Legal aid rules seem unfair

UK’s Lord Chancellor Chris Grayling is facing critics after his issued guidance regarding allocation of legal aids seems unjust as perceived by the High Court.

According to a judge, six cases of claim for legal aids were denied in accordance to the Lord Chancellor’s issued guidance of granting legal aids to immigrant cases. The six immigrant cases involved includes European nationals appealing against departure following criminal convictions, an alleged victim of trafficking from Nigeria, and other cases involving the right to enter and remain in the UK. The judge also said that at least some of the mentioned cases should have been granted with the proper court judgment.

Mr. Justice Collins, a judge in London, said that anyone within the premises of UK is under its law and is granted the necessary protection.

“Thus there must be a fair and effective hearing available and the guidance, as the facts of some of the cases I have dealt with show, produces unfairness”.

The Lord Chancellor’s issued act seems ironic to what the government’s Legal Aid, Sentencing and Punishment of Offenders Act 2012 (LASPO) stands for. The issued act tends to cut the legal aid allocated budget by £350 million a year by 2015. It also greatly affected the provision and scope of legal aid, including for immigration cases, and were forced to be implement last April 2013.

Several campaign groups also cried with disappointment regarding the guidance, which they call as a “false economy”. According to them, the cut in the legal aid boundaries will greatly impact those who need it the most, and making enforcement of legal right much harder for individuals, especially to immigrants.

Failure to recognize Article 8 of the European Convention on Human Rights is one of the major flaws of the Lord Chancellor’s guidance, according to the judge. The mentioned six cases all have Article 8 claim, which tackles taking into account the rights of family members, especially children. In Section 55 of the Borders, Citizenship and Immigration Act 2009, welfare of children in the United Kingdom are taken into account in an immigration decision.

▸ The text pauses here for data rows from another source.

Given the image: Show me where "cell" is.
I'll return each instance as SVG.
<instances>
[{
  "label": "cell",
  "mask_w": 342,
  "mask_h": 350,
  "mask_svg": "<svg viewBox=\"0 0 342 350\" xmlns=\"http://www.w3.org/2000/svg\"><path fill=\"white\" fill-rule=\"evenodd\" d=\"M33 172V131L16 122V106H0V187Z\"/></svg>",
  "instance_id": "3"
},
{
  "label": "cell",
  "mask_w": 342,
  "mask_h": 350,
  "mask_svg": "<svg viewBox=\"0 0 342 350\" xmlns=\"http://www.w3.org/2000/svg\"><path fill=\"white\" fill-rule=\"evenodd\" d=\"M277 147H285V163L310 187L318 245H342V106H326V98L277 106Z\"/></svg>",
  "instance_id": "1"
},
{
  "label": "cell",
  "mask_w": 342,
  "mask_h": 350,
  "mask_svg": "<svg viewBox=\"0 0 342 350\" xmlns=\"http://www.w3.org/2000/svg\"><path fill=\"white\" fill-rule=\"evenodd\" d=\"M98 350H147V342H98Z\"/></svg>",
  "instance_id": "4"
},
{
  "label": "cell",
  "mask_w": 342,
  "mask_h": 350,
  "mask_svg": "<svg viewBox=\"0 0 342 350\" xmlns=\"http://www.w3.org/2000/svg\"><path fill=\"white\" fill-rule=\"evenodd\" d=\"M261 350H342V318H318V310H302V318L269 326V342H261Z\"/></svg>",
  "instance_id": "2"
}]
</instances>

Immigrants, being the most impacted group, seeking for help and not at all fluent with English will be targeted by opportunistic individuals, the judge also mentioned. The lack of access to credited advisers poses another threat in the security of immigrants.

A Ministry of Justice spokesman said that allocation of legal aid should be carefully decided as resources are limited and the people’s taxes should be used and spent wisely. The spokesman also mentioned that the removal of provision of legal aid for immigrant cases, except asylum cases, was replaced by a reasonable funding scheme to address the issue. This is to ensure that international obligations are still met by the government.

Expressing disappointment, the judge gave permission to lawyers of legal aid counseling to appeal to the Lord Chancellor’s issued guidance and a 28-day period to raise appeals with regards to the six immigrant cases.